= Rancho Lomas de Santiago =

Rancho Lomas de Santiago was a 47227 acre Mexican land grant given by Mexican governor Pío Pico to Teodosio Yorba in 1846. The name means "Hills of St. James". The rancho included parts of present-day Irvine and Tustin in what is now eastern Orange County, California.

==History==
Teodosio Juan Yorba (1805–1863), the son of Jose Antonio Yorba grantee of Rancho Santiago de Santa Ana, was granted the eleven square league Rancho Arroyo Seco in 1840, and the four square league Rancho Lomas de Santiago in 1846.

With the cession of California to the United States following the Mexican–American War, the 1848 Treaty of Guadalupe Hidalgo provided that the land grants would be honored. As required by the Land Act of 1851, a claim for Rancho Lomas de Santiago was filed with the Public Land Commission in 1852, and the grant was patented to Teodosio Yorba in 1868.

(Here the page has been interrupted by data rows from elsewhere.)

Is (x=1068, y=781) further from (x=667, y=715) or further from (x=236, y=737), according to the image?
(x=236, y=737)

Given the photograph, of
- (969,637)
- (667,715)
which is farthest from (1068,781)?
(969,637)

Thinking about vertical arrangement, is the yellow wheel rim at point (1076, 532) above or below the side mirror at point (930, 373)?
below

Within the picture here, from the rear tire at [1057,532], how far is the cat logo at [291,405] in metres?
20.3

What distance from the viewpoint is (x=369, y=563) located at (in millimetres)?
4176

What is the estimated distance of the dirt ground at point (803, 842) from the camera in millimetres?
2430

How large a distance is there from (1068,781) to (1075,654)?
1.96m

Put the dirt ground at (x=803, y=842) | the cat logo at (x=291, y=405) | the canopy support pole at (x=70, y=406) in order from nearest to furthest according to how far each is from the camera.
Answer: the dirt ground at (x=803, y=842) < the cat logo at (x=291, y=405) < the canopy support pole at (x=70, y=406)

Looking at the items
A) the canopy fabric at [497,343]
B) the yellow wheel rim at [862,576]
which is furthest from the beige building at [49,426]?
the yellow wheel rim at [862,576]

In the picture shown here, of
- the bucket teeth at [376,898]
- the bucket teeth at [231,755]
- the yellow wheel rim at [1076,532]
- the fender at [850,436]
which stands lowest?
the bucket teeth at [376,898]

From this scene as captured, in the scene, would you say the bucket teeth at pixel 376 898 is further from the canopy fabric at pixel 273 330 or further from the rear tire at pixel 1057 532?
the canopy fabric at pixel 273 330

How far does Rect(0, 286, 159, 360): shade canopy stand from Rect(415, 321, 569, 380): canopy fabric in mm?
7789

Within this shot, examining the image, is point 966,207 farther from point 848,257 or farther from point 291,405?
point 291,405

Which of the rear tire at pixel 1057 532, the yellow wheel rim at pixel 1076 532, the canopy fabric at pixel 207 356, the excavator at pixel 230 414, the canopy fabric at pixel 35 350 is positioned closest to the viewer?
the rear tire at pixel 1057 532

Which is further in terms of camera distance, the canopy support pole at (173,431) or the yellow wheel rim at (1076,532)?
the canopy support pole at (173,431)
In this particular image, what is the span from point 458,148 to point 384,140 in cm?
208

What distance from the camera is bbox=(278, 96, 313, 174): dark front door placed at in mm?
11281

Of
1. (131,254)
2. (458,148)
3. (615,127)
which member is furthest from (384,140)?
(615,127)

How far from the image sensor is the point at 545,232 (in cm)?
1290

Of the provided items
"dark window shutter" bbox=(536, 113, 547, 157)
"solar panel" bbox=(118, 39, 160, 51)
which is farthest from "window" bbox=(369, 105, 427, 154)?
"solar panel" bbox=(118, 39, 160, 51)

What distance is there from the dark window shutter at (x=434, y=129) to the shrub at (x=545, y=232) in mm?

Teodosio sold the rancho to William Wolfskill in 1860. Joseph E. Pleasants took charge of Wolfskill's new cattle operations. Already overgrazed, and largely unfarmable due to its steep, hilly terrain, the Santa Ana range could not sustain the large cattle herds. In 1866, Benjamin and Thomas Flint, Llewellyn Bixby and James Irvine acquired the rancho, and it eventually became part of the Irvine Ranch.

==Historic sites of the Rancho==
- Wolfskill-Pleasants Cottage. In 1860 William Wolfskill acquired the Rancho Lomas de Santiago and built the first wooden house outside of Anaheim at this location for his cattle foreman, Joseph E. Pleasants, who was the pioneer settler in the Santa Ana Mountains.